Another character’s thoughts exist only in my head: I’m left with no choice but to plan my sleepless existence. The girl I loved, the girl who left me, she showed up in my doorway in the middle of the night. I saw her like you see yourself in the mirror. She appeared to me as the ghost image of herself. Yet my eyes saw her physical, material body. Yet she was only there, up in my head.
I call this borrowed consciousness. His thoughts stumbling around in my head. Doesn’t seem fair.
What’s worse is the collaborative efforts that are now pending: one focuses on a stripper, the other a prostitute. (That realization is striking.) Don’t worry; the stories are about so much more. And in Amelia’s defense, she doesn’t stay a stripper for long. As for Veronica, her story is a satire about what we find ourselves settling for. They have stories to tell just like anyone else.
I love the openness, the ambiguity, the mystery, the playfulness that comes with creating characters.

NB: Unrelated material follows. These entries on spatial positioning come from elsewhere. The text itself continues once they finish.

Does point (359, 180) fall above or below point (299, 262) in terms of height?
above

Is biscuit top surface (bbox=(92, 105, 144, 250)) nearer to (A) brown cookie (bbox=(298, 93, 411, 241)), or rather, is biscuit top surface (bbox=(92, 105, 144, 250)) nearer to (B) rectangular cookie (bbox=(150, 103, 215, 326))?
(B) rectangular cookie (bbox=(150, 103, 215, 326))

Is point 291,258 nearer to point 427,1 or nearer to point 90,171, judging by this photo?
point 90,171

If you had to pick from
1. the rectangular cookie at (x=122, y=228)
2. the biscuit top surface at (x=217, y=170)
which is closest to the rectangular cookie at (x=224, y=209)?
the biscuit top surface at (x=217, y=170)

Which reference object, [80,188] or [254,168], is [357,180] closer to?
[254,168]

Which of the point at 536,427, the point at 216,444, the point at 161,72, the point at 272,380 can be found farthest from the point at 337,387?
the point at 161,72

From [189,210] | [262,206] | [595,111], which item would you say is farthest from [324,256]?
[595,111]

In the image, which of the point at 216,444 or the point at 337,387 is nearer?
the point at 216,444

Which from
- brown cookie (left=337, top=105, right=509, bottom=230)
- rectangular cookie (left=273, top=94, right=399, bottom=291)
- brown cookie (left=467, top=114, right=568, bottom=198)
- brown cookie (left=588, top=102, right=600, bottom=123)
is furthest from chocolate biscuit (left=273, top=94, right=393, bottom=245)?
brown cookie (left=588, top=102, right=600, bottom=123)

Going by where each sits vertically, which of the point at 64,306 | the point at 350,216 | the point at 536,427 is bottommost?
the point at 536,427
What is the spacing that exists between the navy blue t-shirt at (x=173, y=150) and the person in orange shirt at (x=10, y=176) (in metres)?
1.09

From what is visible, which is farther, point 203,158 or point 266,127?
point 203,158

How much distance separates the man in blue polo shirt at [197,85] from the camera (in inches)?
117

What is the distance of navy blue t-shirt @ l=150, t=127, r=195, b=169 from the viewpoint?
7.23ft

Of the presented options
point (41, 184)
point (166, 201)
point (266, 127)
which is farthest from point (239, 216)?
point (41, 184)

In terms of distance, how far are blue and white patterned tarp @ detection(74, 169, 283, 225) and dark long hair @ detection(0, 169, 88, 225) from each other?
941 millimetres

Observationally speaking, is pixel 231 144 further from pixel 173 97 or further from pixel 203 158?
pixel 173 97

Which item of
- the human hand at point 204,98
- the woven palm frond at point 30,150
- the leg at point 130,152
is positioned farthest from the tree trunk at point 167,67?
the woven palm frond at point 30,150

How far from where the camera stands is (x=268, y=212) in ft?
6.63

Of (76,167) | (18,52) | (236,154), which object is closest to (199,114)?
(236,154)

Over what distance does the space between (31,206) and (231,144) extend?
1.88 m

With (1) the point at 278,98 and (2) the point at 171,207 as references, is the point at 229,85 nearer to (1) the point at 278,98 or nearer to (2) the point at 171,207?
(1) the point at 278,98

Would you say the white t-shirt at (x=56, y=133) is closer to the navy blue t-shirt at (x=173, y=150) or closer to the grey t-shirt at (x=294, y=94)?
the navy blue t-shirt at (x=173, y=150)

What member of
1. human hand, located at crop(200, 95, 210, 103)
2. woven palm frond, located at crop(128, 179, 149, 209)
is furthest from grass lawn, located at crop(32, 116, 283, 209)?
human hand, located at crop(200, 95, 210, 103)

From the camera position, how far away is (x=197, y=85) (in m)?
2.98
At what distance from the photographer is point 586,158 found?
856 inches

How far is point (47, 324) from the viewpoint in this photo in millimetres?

In my only published (and award-winning!) story, Cursed, the interpretation of the main character/narrator varies depending on who reads it. The gender of the character, it turned out, was left undefined. It took my gracious and beautiful editor to see this. (Oh, the power of other eyes on one’s work! Truly, the more people who read your writing, the better it will become. This is a fact that I will always hold to.)
I didn’t leave the gender open deliberately. Though, when I realized I did, I teased it a bit, played with it, and added a thing or two that might suggest a thing or two about the character.
This, creating characters, is one of the great joys of storytelling. You can do anything.